In the eleventh chapter of John’s account of the Gospel, we learn something special of the man, Jesus, who walked this earth. We learn, just as the author of Hebrews stated (4:15); Jesus was really human, and He endured everything that we do. In verse thirty-five, we read, “Jesus wept.”

What leads to these two words is death. Jesus’ friend Lazarus has died. He is in his grave and is being mourned by family and friends.

For me, these are two of the most difficult words in our Bible to comprehend. Think about it. Jesus knew Lazarus was going to die before Lazarus knew that he would die. What’s more profound, though, is Jesus already knew He was going to bring Lazarus back from the dead. So why the words, “Jesus wept?”

Were His tears brought about by the knowledge of the sin of humanity, that ultimately is the cause of all death? Did He cry because of the unbelief in His midst? Maybe it was because Jesus knew what Lazarus would have to leave to come back to this earth.

Personally, I believe Jesus wept because of the pain and grief that surrounded Him. I believe His love was (and is) so great that He wept with those who were suffering. I think this passage displays the passion of our Lord and Savior for His people. It displays a passion that would take Him all the way to the cross of Calvary.

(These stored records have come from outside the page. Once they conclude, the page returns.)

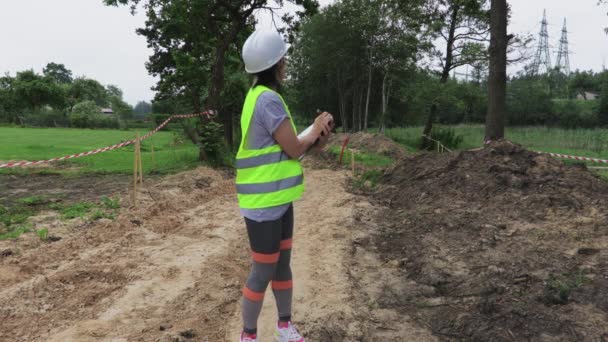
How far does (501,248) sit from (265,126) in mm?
3420

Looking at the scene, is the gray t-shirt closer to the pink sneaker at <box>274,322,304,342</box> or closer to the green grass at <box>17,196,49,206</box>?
the pink sneaker at <box>274,322,304,342</box>

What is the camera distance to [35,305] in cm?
322

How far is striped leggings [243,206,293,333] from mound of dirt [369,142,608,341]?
1220 mm

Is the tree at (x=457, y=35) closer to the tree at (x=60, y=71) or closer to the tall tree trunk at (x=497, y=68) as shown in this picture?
the tall tree trunk at (x=497, y=68)

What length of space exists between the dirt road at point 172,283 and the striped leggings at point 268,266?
44 cm

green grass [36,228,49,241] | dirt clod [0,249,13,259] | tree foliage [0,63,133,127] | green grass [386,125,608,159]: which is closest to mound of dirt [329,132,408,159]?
green grass [386,125,608,159]

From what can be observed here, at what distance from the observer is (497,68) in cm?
1000

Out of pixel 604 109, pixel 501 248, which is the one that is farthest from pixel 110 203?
pixel 604 109

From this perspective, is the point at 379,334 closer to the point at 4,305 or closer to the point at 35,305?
the point at 35,305

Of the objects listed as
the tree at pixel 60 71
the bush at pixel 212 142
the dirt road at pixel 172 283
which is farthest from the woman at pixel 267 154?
the tree at pixel 60 71

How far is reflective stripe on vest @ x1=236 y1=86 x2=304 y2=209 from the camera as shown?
2217mm

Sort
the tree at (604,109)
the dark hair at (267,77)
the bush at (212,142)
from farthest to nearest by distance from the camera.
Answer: the tree at (604,109)
the bush at (212,142)
the dark hair at (267,77)

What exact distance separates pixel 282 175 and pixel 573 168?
7.28 m

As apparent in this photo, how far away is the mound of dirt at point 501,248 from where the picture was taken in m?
2.97
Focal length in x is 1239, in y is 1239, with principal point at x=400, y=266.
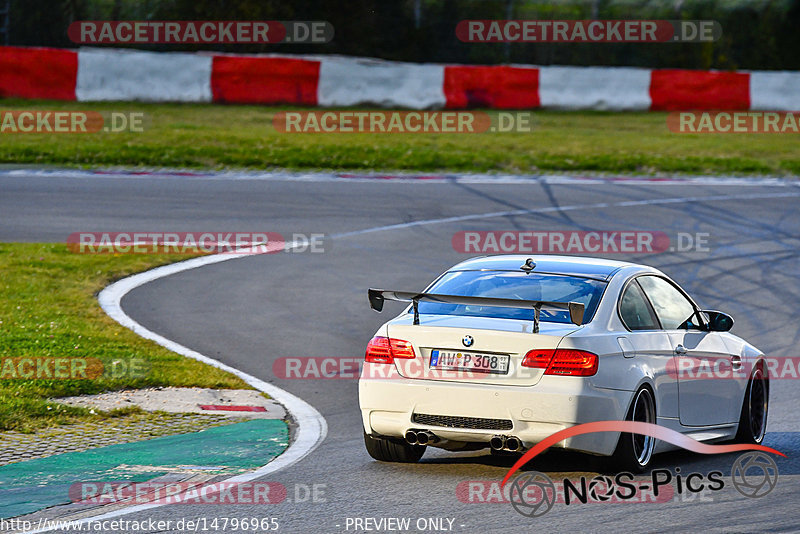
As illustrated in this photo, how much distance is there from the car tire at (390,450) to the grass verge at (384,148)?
48.3ft

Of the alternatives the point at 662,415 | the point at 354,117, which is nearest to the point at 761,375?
the point at 662,415

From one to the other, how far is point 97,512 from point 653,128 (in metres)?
23.2

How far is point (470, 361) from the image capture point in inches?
298

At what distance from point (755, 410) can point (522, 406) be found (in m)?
2.74

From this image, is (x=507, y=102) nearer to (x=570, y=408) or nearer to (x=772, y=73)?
(x=772, y=73)

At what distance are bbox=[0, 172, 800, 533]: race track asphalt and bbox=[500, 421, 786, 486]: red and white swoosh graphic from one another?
133 millimetres

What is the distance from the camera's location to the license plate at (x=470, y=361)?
7508 millimetres
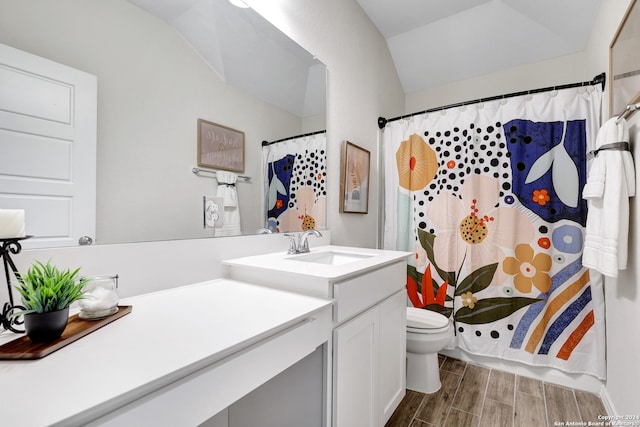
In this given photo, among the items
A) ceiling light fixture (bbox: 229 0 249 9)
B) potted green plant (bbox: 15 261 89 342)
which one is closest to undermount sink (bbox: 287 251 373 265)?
potted green plant (bbox: 15 261 89 342)

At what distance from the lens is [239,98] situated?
1.35 m

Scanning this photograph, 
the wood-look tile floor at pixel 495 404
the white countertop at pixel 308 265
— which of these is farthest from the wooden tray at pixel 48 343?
the wood-look tile floor at pixel 495 404

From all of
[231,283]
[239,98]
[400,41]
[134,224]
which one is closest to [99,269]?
[134,224]

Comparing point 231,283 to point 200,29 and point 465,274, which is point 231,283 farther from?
point 465,274

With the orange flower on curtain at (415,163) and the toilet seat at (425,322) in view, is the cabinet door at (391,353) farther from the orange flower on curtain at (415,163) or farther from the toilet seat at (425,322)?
the orange flower on curtain at (415,163)

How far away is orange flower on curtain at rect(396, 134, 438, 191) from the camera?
228 centimetres

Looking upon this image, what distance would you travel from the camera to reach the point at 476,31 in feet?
8.14

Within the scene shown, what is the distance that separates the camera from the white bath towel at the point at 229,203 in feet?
4.15

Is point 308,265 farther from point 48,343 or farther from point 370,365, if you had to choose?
point 48,343

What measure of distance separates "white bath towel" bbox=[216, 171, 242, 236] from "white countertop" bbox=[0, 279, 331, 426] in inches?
15.2

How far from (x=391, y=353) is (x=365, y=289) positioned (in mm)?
481

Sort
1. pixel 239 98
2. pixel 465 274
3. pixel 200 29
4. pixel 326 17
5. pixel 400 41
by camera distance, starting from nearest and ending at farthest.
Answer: pixel 200 29, pixel 239 98, pixel 326 17, pixel 465 274, pixel 400 41

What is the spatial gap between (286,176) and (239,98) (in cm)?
47

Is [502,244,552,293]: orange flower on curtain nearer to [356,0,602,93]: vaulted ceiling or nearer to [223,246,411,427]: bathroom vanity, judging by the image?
[223,246,411,427]: bathroom vanity
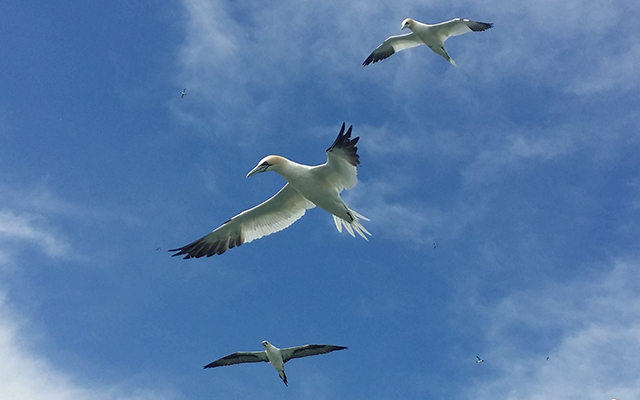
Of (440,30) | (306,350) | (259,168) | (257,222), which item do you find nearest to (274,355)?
(306,350)

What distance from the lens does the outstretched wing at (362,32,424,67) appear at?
2391 centimetres

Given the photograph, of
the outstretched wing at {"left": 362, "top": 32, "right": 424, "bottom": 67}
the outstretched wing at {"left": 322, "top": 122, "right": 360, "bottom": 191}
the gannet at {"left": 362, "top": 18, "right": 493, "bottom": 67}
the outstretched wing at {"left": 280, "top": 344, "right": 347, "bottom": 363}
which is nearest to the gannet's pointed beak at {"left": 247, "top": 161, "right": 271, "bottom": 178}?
the outstretched wing at {"left": 322, "top": 122, "right": 360, "bottom": 191}

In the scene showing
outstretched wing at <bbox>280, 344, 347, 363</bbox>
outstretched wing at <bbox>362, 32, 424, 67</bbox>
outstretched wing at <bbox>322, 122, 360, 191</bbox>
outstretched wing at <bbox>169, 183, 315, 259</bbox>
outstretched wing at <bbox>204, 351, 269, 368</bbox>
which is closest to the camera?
outstretched wing at <bbox>322, 122, 360, 191</bbox>

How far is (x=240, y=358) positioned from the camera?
1839 centimetres

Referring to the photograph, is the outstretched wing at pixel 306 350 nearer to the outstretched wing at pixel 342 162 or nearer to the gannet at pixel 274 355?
the gannet at pixel 274 355

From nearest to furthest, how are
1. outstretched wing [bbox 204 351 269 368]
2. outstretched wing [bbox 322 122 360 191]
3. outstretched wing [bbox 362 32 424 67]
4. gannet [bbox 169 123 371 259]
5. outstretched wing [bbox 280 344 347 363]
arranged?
outstretched wing [bbox 322 122 360 191], gannet [bbox 169 123 371 259], outstretched wing [bbox 280 344 347 363], outstretched wing [bbox 204 351 269 368], outstretched wing [bbox 362 32 424 67]

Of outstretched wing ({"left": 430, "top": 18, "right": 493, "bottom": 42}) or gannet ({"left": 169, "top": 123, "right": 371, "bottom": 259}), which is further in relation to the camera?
outstretched wing ({"left": 430, "top": 18, "right": 493, "bottom": 42})

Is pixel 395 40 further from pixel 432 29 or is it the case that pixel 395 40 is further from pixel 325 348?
pixel 325 348

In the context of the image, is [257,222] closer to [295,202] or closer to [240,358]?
[295,202]

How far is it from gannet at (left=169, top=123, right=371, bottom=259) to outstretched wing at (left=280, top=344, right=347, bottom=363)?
13.2ft

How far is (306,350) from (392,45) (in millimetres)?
12575

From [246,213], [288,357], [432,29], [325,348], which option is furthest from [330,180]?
[432,29]

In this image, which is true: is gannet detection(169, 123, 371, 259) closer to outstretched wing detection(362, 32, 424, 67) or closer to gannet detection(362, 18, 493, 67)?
gannet detection(362, 18, 493, 67)

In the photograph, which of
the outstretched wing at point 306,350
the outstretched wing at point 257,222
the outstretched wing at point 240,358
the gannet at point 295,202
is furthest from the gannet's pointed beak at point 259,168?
the outstretched wing at point 240,358
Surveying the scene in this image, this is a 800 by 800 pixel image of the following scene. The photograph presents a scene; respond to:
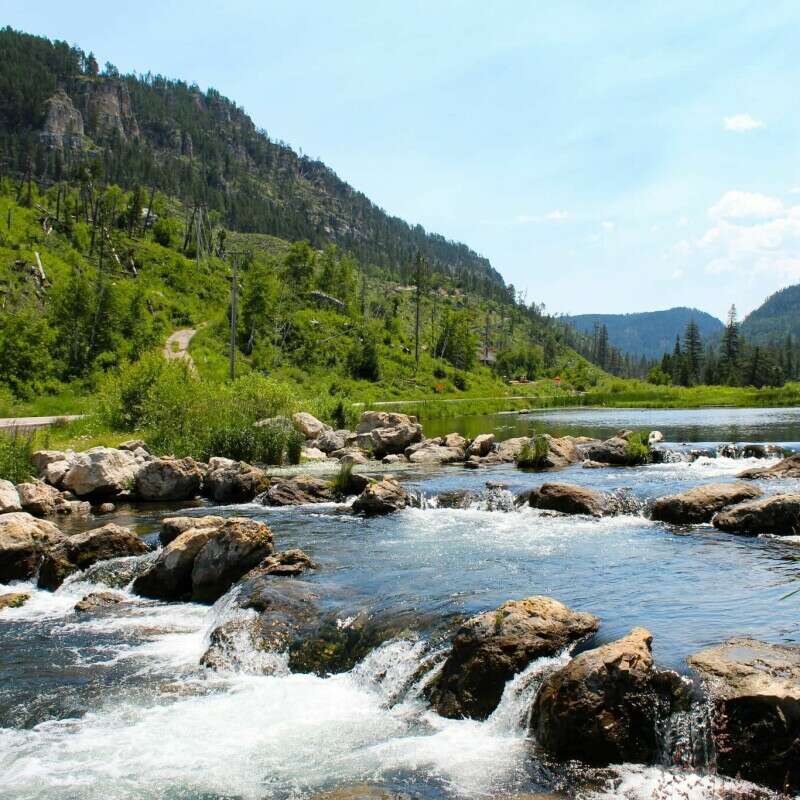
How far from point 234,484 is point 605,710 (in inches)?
779

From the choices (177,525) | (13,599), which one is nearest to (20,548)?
(13,599)

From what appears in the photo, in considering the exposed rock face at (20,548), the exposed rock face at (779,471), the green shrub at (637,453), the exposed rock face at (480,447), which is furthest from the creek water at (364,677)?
the exposed rock face at (480,447)

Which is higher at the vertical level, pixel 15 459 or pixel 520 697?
pixel 15 459

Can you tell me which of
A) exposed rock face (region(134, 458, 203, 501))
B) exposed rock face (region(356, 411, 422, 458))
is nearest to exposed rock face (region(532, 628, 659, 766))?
exposed rock face (region(134, 458, 203, 501))

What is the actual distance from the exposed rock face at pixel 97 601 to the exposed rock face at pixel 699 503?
50.1 ft

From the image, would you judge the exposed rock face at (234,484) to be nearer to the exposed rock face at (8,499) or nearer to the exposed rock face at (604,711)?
the exposed rock face at (8,499)

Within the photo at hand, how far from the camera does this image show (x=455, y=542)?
62.5 ft

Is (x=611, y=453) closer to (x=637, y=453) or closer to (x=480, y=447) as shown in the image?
(x=637, y=453)

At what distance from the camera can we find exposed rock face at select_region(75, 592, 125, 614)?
14812 mm

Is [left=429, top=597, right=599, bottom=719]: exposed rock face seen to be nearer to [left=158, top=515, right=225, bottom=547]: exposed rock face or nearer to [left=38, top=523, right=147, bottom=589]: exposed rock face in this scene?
[left=158, top=515, right=225, bottom=547]: exposed rock face

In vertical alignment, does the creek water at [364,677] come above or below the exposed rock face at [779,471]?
below

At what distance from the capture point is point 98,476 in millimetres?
25422

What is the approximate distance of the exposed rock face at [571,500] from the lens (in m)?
22.5

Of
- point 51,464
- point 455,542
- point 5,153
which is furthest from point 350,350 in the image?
point 5,153
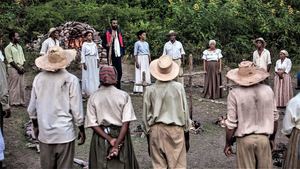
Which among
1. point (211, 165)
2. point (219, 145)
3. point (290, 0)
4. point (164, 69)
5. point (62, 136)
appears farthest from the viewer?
point (290, 0)

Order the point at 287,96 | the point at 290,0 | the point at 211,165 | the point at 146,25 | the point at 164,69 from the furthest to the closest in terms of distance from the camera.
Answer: the point at 290,0 → the point at 146,25 → the point at 287,96 → the point at 211,165 → the point at 164,69

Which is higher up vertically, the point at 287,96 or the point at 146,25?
the point at 146,25

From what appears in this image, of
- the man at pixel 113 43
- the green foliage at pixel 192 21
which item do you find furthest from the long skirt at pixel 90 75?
the green foliage at pixel 192 21

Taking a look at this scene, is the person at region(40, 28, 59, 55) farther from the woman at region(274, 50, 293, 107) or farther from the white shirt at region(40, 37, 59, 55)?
the woman at region(274, 50, 293, 107)

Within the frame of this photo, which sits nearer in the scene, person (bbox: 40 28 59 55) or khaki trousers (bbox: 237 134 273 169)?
khaki trousers (bbox: 237 134 273 169)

We still have pain. We still suffer, sometimes immensely. We cry out to God in despair. But we have hope (1 Peter 1:3). And we have peace that surpasses all understanding (Philippians 4:7). Why? It is because we have Jesus, who wept and died for us.

What Lewis and others have learned, through the course of tragedy, is that God has provided for us the sufficient means to find peace and comfort, to find trust, to find Him in the midst of suffering and grief.

As his wife passed from this life, C. S. Lewis recalled her final words and actions. She said, “I am at peace with God.” Then Lewis remembered, “She smiled, but not at me.”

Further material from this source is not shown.